Permanently deleted user

Created October 12, 2020 21:33

Hi Yann,

Many thanks for your very detailed explanation! It helped me to confirm that my approach is correct as it is almost the same now. I hope I will not get stuck somewhere dramatically.

Thanks also for linking this answer to my previous question. Both questions are related to preprocessing but this is more specific and assumes that the general solution is already worked out, so let me follow up on it here. I will ask some additional questions in the previous thread.

--------------------

My general problem raised in this thread is still not clear to me.

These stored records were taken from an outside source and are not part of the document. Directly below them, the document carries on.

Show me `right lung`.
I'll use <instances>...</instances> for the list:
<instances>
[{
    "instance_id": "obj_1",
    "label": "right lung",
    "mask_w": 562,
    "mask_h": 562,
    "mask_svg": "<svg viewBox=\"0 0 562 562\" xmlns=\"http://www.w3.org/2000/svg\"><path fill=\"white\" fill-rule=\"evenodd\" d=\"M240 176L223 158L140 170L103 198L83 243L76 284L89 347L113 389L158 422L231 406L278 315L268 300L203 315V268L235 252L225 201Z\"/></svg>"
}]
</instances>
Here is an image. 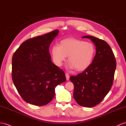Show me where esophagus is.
Masks as SVG:
<instances>
[{"instance_id": "esophagus-1", "label": "esophagus", "mask_w": 126, "mask_h": 126, "mask_svg": "<svg viewBox=\"0 0 126 126\" xmlns=\"http://www.w3.org/2000/svg\"><path fill=\"white\" fill-rule=\"evenodd\" d=\"M65 75H66V79H67V81L69 80V74L66 73L65 74Z\"/></svg>"}]
</instances>
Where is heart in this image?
<instances>
[{"label":"heart","mask_w":126,"mask_h":126,"mask_svg":"<svg viewBox=\"0 0 126 126\" xmlns=\"http://www.w3.org/2000/svg\"><path fill=\"white\" fill-rule=\"evenodd\" d=\"M96 53L94 45L90 42L75 38L62 40L51 48V54L55 65L61 67L68 57V68L83 71L90 66Z\"/></svg>","instance_id":"b5f03b06"}]
</instances>
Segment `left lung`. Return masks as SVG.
I'll list each match as a JSON object with an SVG mask.
<instances>
[{
  "label": "left lung",
  "mask_w": 126,
  "mask_h": 126,
  "mask_svg": "<svg viewBox=\"0 0 126 126\" xmlns=\"http://www.w3.org/2000/svg\"><path fill=\"white\" fill-rule=\"evenodd\" d=\"M96 47V54L90 66L82 73L70 76L74 85V98L79 105L92 107L99 104L111 89L113 84L116 60L110 45L106 42L91 36Z\"/></svg>",
  "instance_id": "obj_1"
}]
</instances>
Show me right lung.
I'll return each instance as SVG.
<instances>
[{
    "label": "right lung",
    "instance_id": "right-lung-1",
    "mask_svg": "<svg viewBox=\"0 0 126 126\" xmlns=\"http://www.w3.org/2000/svg\"><path fill=\"white\" fill-rule=\"evenodd\" d=\"M59 31L24 42L12 58V79L23 99L43 106L52 100L55 88L66 80L65 73L52 62L49 47Z\"/></svg>",
    "mask_w": 126,
    "mask_h": 126
}]
</instances>
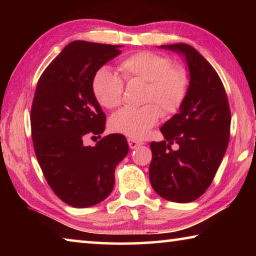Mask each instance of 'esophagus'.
<instances>
[{"label": "esophagus", "instance_id": "esophagus-1", "mask_svg": "<svg viewBox=\"0 0 256 256\" xmlns=\"http://www.w3.org/2000/svg\"><path fill=\"white\" fill-rule=\"evenodd\" d=\"M128 146L131 149H136V148H138V146H142L144 144V142H141V141H138V140H134V138H128Z\"/></svg>", "mask_w": 256, "mask_h": 256}]
</instances>
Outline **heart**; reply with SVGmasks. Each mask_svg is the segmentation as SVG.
Listing matches in <instances>:
<instances>
[{"instance_id":"heart-1","label":"heart","mask_w":256,"mask_h":256,"mask_svg":"<svg viewBox=\"0 0 256 256\" xmlns=\"http://www.w3.org/2000/svg\"><path fill=\"white\" fill-rule=\"evenodd\" d=\"M118 70L126 82L142 81L146 86L141 107H124L110 118V128L132 138H144L162 116L174 114L185 102L188 76L185 68L172 66L170 58L151 50H141L126 56L120 62ZM92 92L97 102L112 110L123 100V80L108 68L94 72Z\"/></svg>"}]
</instances>
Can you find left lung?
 Segmentation results:
<instances>
[{"instance_id": "obj_1", "label": "left lung", "mask_w": 256, "mask_h": 256, "mask_svg": "<svg viewBox=\"0 0 256 256\" xmlns=\"http://www.w3.org/2000/svg\"><path fill=\"white\" fill-rule=\"evenodd\" d=\"M160 48L184 56L190 86L180 112L160 128L164 140L150 144L149 178L158 196L188 203L206 192L222 164L230 136V110L218 73L196 48L183 42ZM174 143L177 150L171 149Z\"/></svg>"}]
</instances>
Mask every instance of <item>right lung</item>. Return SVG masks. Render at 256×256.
<instances>
[{"instance_id":"1","label":"right lung","mask_w":256,"mask_h":256,"mask_svg":"<svg viewBox=\"0 0 256 256\" xmlns=\"http://www.w3.org/2000/svg\"><path fill=\"white\" fill-rule=\"evenodd\" d=\"M120 45L72 42L42 72L30 114L34 154L47 183L66 204L88 208L114 188L118 164L128 152L122 134L100 138L106 115L94 99L92 80L98 68L120 55Z\"/></svg>"}]
</instances>
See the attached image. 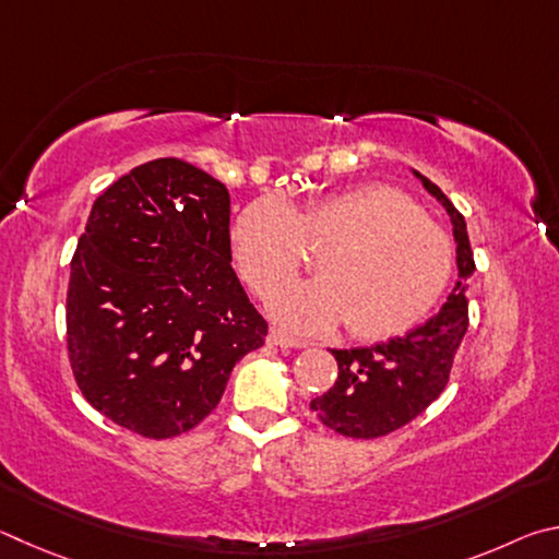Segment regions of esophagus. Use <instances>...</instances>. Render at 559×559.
<instances>
[{
	"label": "esophagus",
	"instance_id": "esophagus-1",
	"mask_svg": "<svg viewBox=\"0 0 559 559\" xmlns=\"http://www.w3.org/2000/svg\"><path fill=\"white\" fill-rule=\"evenodd\" d=\"M267 341H270V344H274V346H280V348H307L305 341L292 338V336L285 334V331H280V329H272Z\"/></svg>",
	"mask_w": 559,
	"mask_h": 559
}]
</instances>
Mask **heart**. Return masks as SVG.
Instances as JSON below:
<instances>
[{"label":"heart","mask_w":559,"mask_h":559,"mask_svg":"<svg viewBox=\"0 0 559 559\" xmlns=\"http://www.w3.org/2000/svg\"><path fill=\"white\" fill-rule=\"evenodd\" d=\"M233 250L254 297L267 299L319 252V277L272 299V317L301 334L346 321L360 341L407 334L432 314L454 274L449 235L390 186H356L299 209L282 199L245 205Z\"/></svg>","instance_id":"obj_1"}]
</instances>
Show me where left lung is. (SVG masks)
I'll return each instance as SVG.
<instances>
[{"label":"left lung","mask_w":559,"mask_h":559,"mask_svg":"<svg viewBox=\"0 0 559 559\" xmlns=\"http://www.w3.org/2000/svg\"><path fill=\"white\" fill-rule=\"evenodd\" d=\"M415 174L452 215L459 282L442 311L409 334L376 346L331 350L338 364V378L329 393L311 400V409L321 425L344 437H385L423 415L444 393L468 329L466 280L476 264L466 221L439 186L419 171Z\"/></svg>","instance_id":"obj_1"}]
</instances>
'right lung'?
<instances>
[{
    "label": "right lung",
    "mask_w": 559,
    "mask_h": 559,
    "mask_svg": "<svg viewBox=\"0 0 559 559\" xmlns=\"http://www.w3.org/2000/svg\"><path fill=\"white\" fill-rule=\"evenodd\" d=\"M230 262V193L199 166L146 162L97 195L66 297L68 360L97 413L146 439L213 413L267 336Z\"/></svg>",
    "instance_id": "right-lung-1"
}]
</instances>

Let me quote relevant fragments from your answer:

After returning all the <#include> and <string> back, the lexer queries all symbols from header.h and especially all #DEFINES.

...

ParserDefinition.createLexer(Project) is sometimes called with "null" But "real" files are lexed/parsed via IFileElementType or IStubFileElementType API

What does it mean “lexed via IFileElementType”? Lexer interface accepts CharSequence only and there is no information about the containing file. Also Lexer instance is created using ParserDefinition.createLexer(Project) which gives us the context of the project, not the file.

In the presented example header.h is (or could be) relative to source.c. How Lexer can find header.h file if it does not about source.c?

Colin Fleming

Created October 13, 2020 09:19

This is great stuff Yann, thanks for such a detailed answer. I've filed it away in case I ever need to do this.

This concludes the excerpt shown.